▸ **Текстовый фрагмент**
- - -

Так и не успевшие начаться отношения Грязного с Марфой Собакиной свиваются в роковой смертельный клубок. Сам же этот клубок запутывается весьма хитро! С одной стороны – через немецкого царского лекаря Бомелия, и сей «злодей русской оперы» (при всей его харáктерной комичности в чём-то даже «скрытый Мефистофель») – персонаж в этой постановке заведомо сквозной и необычайно важный, а отнюдь не эпизодический! С другой стороны клубок запутывается через Любашу, любовницу Грязного, отношениям которого с ней приходит конец (она и подменивает приворотное зелье для Марфы на яд). В этот клубок вплетаются и весьма действенно развивающиеся отношения Грязного со своим соперником Лыковым (женихом Марфы). Однако запутанный клубок «русской рулетки» с летальными исходами распутывается режиссером весьма изобретательно и динамично.

На сей раз оперный Иван Грозный – персонаж у Римского-Корсакова мимический: его роль не столько психологически действенная, сколько сюжетообразующая. Впрочем, тема опричнины в лице ее «главного творца» свою действенность в музыке, конечно же, несет. В атмосфере саспенса, возникающей из кровавого террора, без которого опричнины просто бы не было, разворачивается и первый акт «Пирушка», и второй акт «Приворотное зелье» (хотя его, скорее, следовало бы назвать «Адское зелье»). В нём к дому Марфы «забредает» и сам царь, простреливающий будущую избранницу зловещим пристальным взглядом, а в финале этого акта весьма эффектно разворачивается «адская» хоровая сцена опричников с факельным шествием: под сенью ночи они исправно чинят расправу над крамольниками…

Финальные акты (третий «Дружка» и четвертый «Невеста») объединены режиссером в один таким образом, что под симфоническое вступление к оригинальному четвертому акту показано «задержание» опричниками Лыкова, выходящего из дома Марфы и оболганного в лиходействе. Явно показано и леденящее кровь убийство Лыкова Грязным, предательски совершаемое им исподтишка. На этот раз «униформа» опричников – черные «казачьи» шинели, а их принадлежность к «вышей касте» – собачьи хвосты на одном из «эполетов». Благодаря «сценографическим разрезам» русских «теремов-коттеджей» на переднем плане и городской деревянной «застройке» с церковными куполами в отдаленной перспективе, грань между сценическим интерьером и экстерьером стирается, но при таком подходе эффект «кинематографичности», о чём уже было сказано, работает поразительно сильно!

- - -

Записи из набора пространственных вопросов:
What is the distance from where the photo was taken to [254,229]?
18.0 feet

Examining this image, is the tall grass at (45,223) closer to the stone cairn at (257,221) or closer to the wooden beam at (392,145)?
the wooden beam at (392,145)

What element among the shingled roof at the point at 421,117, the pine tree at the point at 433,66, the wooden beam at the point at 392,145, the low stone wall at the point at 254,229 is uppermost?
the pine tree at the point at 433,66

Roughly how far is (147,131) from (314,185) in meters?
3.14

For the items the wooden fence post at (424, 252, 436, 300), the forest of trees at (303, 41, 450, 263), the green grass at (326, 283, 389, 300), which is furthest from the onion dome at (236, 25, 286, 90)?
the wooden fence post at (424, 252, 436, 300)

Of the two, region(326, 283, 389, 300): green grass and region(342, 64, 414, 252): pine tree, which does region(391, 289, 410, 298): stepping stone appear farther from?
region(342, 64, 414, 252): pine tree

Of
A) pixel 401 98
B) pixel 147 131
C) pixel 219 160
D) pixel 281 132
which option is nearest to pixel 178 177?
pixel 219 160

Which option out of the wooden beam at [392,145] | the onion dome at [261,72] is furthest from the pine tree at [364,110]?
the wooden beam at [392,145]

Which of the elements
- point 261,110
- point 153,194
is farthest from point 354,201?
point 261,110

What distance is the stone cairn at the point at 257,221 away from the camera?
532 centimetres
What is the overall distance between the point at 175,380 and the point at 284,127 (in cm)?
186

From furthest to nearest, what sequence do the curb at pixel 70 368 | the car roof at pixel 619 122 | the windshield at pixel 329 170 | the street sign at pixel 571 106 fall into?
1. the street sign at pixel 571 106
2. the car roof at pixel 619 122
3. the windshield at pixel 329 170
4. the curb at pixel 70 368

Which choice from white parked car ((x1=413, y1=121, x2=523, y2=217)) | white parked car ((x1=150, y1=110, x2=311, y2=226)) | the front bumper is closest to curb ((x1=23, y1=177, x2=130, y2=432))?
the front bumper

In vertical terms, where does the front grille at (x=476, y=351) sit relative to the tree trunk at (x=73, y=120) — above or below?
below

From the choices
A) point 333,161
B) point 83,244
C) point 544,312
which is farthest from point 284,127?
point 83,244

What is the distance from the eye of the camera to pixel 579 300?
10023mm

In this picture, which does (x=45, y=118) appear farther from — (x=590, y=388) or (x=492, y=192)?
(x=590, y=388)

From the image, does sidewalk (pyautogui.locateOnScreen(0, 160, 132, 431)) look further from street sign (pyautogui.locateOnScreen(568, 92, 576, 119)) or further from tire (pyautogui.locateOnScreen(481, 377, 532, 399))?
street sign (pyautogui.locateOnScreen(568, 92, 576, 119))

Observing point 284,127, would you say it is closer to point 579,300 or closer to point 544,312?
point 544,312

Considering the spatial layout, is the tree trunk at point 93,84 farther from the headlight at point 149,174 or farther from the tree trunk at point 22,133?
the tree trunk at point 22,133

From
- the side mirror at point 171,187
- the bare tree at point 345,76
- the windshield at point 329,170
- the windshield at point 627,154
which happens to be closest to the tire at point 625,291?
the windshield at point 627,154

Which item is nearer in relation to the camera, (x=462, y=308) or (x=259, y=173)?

- - -

▸ **Задания к упражнению**
1) Перепишите в виде списка абзац фрагмента о постановке оперы Римского-Корсакова, начинающийся словами «Финальные акты (третий «Дружка»…». Сохраните основные факты.
2) Приведите повторно строки исходных данных от строки, содержащей «Which choice from», до конца исходных данных включительно.

▸ **Ответы к заданиям**
1)
- Третий («Дружка») и четвертый («Невеста») акты режиссер объединил в один.
- Под симфоническое вступление к оригинальному четвертому акту показано «задержание» опричниками Лыкова. Лыков выходит из дома Марфы, его оболгали в лиходействе.
- Явно показано убийство Лыкова Грязным, предательски совершаемое исподтишка.
- Униформа опричников — черные «казачьи» шинели. Их принадлежность к высшей касте обозначают собачьи хвосты на одном из «эполетов».
- На переднем плане показаны «сценографические разрезы» русских «теремов-коттеджей», в отдаленной перспективе видна городская деревянная застройка с церковными куполами. За счет этого грань между сценическим интерьером и экстерьером стирается.
- При таком подходе эффект «кинематографичности» работает поразительно сильно.

2)
Which choice from white parked car ((x1=413, y1=121, x2=523, y2=217)) | white parked car ((x1=150, y1=110, x2=311, y2=226)) | the front bumper is closest to curb ((x1=23, y1=177, x2=130, y2=432))?
the front bumper

In vertical terms, where does the front grille at (x=476, y=351) sit relative to the tree trunk at (x=73, y=120) — above or below?
below

From the choices
A) point 333,161
B) point 83,244
C) point 544,312
which is farthest from point 284,127?
point 83,244

What is the distance from the eye of the camera to pixel 579 300?
10023mm

In this picture, which does (x=45, y=118) appear farther from — (x=590, y=388) or (x=492, y=192)?
(x=590, y=388)

From the image, does sidewalk (pyautogui.locateOnScreen(0, 160, 132, 431)) look further from street sign (pyautogui.locateOnScreen(568, 92, 576, 119)) or further from tire (pyautogui.locateOnScreen(481, 377, 532, 399))?
street sign (pyautogui.locateOnScreen(568, 92, 576, 119))

Observing point 284,127, would you say it is closer to point 579,300 or closer to point 544,312?
point 544,312

Considering the spatial layout, is the tree trunk at point 93,84 farther from the headlight at point 149,174 or farther from the tree trunk at point 22,133?
the tree trunk at point 22,133

From
- the side mirror at point 171,187
- the bare tree at point 345,76
- the windshield at point 329,170
- the windshield at point 627,154
which happens to be closest to the tire at point 625,291?
the windshield at point 627,154

Which item is nearer in relation to the camera, (x=462, y=308) or (x=259, y=173)?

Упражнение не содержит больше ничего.